Jimmy didn’t have another customer after George left. He’d had plenty of boring days like today. Waiting for people to drag themselves into the barbershop for a haircut was just part of the job. He tossed back three aspirin, and washed them down with a swig of old, burnt coffee. He decided to go see Sal if he could just get his headache to subside a bit. He’d been feeling it slowly ramping up all day, and now it was making it hard to think straight.
“That’s it!” he said aloud to the empty shop. He was tired and just wanted to go home, and sleep off whatever he was coming down with. He shut off the lights, grabbed his coat, and locked up. As he stepped out of sight of the front display window something about the size of a child’s fist slipped down from the ceiling on a thin strand of filament. It landed on the counter littered with the tools of the barber trade, and swiftly headed towards the back room.
It came across a stray white hair, attached it to a strand of silk hanging from it’s spinneret, and dragged it along behind it as it crawled down the counter to the floor, and entered the back room. It approached a garbage bag laying in front of the back door; easily slit the plastic bag of hair open, and began to emit a shrill sound reminiscent of a whistling kettle.

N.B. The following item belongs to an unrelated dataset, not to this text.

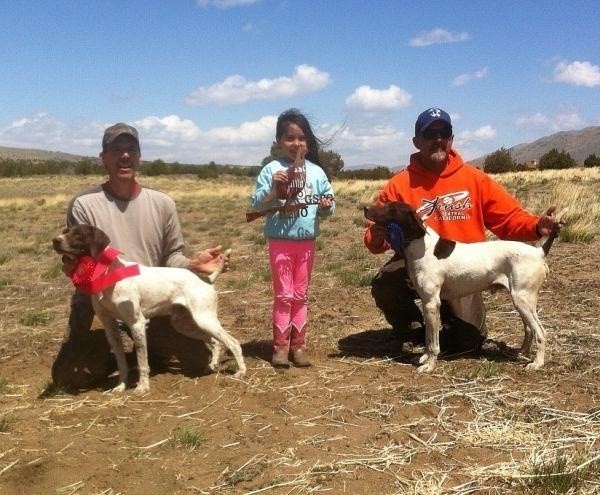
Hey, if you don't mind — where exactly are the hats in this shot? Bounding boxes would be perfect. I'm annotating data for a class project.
[415,108,452,137]
[102,123,139,146]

Slowly over the next several minutes little white hairs slipped out of the bag, and slinked towards the source of the noise.
It then attached them one-by-one to the ever lengthening strand of silk trailing behind it. It crawled back to the place in the ceiling it originally came through with its collection of twitching white things in tow, and slipped out of sight. The laden silk strand quickly followed, and vanished into the ceiling as well.
A cargo van was haphazardly parked about ten feet off of an old dirt road in the middle of the forest. Its sides were emblazoned with identical logos that read, “K-Pow Extermination.” A pale skinned man sat stiffly in the front seat. The top of his skull was ripped open like the top of a pan of Jiffy Pop. Chubby, white worms, engorged with brain matter, squirmed inside of the man’s exposed skull. They wiggled here and there all over his lap, and the front seats of the van.
A spider about the size of a baseball sat in the passenger seat. Its silvery sheen gave it an almost mechanical appearance. It had a worm pinned to the seat by its pedipalps. Emaciated little husks of worms lay all around it. The back seat was covered in a glistening, almost translucent pattern of silk. Little white strands were woven into the pattern like some sort of twitching tapestry.